Scholar and Harvard University librarian Robert Darnton vowed that the Digital Public Library of America, a nonprofit, nationwide effort to digitize and offer access to millions of free, digitized books and special collections would launch by April of 2013. “I make this promise to you,” Darnton said at the close of his talk, entitled “Digitize, Democratize: Libraries and the Future of Books": “We will get this done.”
Darnton made his remarks as the featured speaker at the 25th Annual Horace S. Manges Lecture, hosted by the Kernochan Center for Law, Media and the Arts at Columbia Law School. The lectured offered a fascinating look at the history of copyright and the book trade, dating back to its roots in Europe, through the founding fathers, the building of libraries of America, and the recent travails surrounding Google’s digitization plan. The primary tension, Darnton noted, was between “democratization and commercialization." He acknowledged that commercial interests need to be respected, but said the issue today, in an age when we have the ability and the technology to offer broad access to culture, is “how we can find just equilibrium.” Darnton spoke of the controversial Google plan to scan library shelves as a case in point. He said the program began as a “great idea,” but in its ultimately failed legal settlement, it become a commercial library, with no public oversight, or public purpose.
As for the DPLA, Darnton said the steering committee was wrestling with the issues of getting the project going, noting that copyright-related issues were the biggest challenge. The DPLA must accommodate the “legitimate interests of the book industry,” he noted, as well as the interests of image, sound recording and film rightsholders. His idea (which was not necessarily the idea of the DPLA steering committee) was to “steer clear of books currently in the marketplace.” He suggested “a moving wall” that would advance year by year as rights expired, as well as the ability for rightsholders to opt-in, should they wish to make their materials available, or opt-out, if a rightsholder decided they did not wish to participate. This plan, however, failed to address the millions of orphan works out there, Darnton acknowledged, a thorny issue that will almost certainly require some legislative action.
At the outset, Darnton confessed the plan had something of a “Utopian” ring to it. "But I might as well confess,” he said, “I have a sympathy for Utopianism." History demonstrates, he said, “that things can fall apart, often in revolutionary moments, in ways that can release Utopian energy.”

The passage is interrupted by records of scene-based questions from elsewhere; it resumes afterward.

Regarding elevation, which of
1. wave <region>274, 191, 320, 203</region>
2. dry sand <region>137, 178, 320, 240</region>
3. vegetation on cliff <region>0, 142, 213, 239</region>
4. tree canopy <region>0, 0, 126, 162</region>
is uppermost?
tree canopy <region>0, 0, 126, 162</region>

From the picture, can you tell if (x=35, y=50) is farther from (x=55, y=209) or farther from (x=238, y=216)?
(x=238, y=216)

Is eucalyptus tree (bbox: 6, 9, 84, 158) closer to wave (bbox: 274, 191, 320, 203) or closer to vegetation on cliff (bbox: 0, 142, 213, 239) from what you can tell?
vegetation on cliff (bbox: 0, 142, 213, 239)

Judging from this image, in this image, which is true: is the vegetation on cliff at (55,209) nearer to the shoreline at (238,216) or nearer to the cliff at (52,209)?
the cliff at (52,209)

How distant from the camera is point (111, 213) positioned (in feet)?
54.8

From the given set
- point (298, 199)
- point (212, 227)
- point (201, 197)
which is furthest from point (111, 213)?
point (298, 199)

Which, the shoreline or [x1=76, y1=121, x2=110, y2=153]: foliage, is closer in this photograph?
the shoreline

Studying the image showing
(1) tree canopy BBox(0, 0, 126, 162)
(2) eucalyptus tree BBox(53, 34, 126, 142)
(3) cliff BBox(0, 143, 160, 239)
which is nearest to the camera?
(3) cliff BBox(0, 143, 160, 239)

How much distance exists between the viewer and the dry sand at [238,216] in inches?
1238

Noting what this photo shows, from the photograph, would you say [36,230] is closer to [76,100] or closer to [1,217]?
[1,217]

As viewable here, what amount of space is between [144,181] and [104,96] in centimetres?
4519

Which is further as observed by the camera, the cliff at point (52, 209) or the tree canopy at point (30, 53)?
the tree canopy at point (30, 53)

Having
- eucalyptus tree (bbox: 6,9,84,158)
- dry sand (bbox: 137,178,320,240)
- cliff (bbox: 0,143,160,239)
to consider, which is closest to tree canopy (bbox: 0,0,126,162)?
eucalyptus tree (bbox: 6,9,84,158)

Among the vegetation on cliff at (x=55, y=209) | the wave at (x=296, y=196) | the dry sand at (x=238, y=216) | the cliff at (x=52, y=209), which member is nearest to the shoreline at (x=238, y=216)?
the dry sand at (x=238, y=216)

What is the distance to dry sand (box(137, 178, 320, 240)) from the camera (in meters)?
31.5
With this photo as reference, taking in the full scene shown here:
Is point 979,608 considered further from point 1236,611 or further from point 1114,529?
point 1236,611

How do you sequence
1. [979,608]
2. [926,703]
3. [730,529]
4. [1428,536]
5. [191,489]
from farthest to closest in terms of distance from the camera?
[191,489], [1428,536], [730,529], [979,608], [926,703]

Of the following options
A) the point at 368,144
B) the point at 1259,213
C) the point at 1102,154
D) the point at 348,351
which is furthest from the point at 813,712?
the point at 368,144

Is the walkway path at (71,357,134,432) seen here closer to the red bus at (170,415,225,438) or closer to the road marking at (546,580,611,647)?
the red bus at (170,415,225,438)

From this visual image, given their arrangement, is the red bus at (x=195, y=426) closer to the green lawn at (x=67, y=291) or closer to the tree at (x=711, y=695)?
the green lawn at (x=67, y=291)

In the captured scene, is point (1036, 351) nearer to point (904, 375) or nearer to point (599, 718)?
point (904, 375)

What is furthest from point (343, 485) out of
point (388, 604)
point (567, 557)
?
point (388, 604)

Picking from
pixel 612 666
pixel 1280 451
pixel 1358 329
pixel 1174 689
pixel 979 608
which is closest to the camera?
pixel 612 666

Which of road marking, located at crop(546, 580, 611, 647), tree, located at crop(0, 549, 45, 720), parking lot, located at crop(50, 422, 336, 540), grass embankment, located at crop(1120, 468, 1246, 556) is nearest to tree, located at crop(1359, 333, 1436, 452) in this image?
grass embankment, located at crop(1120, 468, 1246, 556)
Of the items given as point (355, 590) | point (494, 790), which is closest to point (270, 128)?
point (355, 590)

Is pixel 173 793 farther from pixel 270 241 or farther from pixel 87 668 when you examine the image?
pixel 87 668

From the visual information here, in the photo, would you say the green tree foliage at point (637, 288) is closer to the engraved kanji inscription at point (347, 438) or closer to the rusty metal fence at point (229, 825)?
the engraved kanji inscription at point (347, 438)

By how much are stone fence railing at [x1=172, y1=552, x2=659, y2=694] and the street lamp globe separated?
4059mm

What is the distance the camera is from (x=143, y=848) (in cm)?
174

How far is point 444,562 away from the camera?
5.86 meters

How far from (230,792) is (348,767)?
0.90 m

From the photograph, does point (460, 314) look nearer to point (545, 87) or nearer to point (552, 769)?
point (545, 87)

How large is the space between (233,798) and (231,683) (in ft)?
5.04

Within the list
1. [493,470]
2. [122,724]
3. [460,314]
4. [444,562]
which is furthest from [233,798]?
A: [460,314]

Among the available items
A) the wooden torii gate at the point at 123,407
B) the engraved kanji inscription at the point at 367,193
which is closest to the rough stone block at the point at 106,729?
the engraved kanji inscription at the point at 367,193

The talk was warmly received, with only one potential chance for drama: while those asking questions at the end did not announce their names or affiliations, the final question of the evening came from Nick Taylor, the man who led the Authors Guild when the Google lawsuits were first filed. Taylor bluntly asked Darnton whether authors were involved in the planning of the DPLA. Darnton said the DPLA steering committee was not set up to accommodate the interests of “sectors” like "authors" and "publishers." However, he noted, most of the steering committee themselves, including Darnton, were authors, and were sensitive to needs of authors.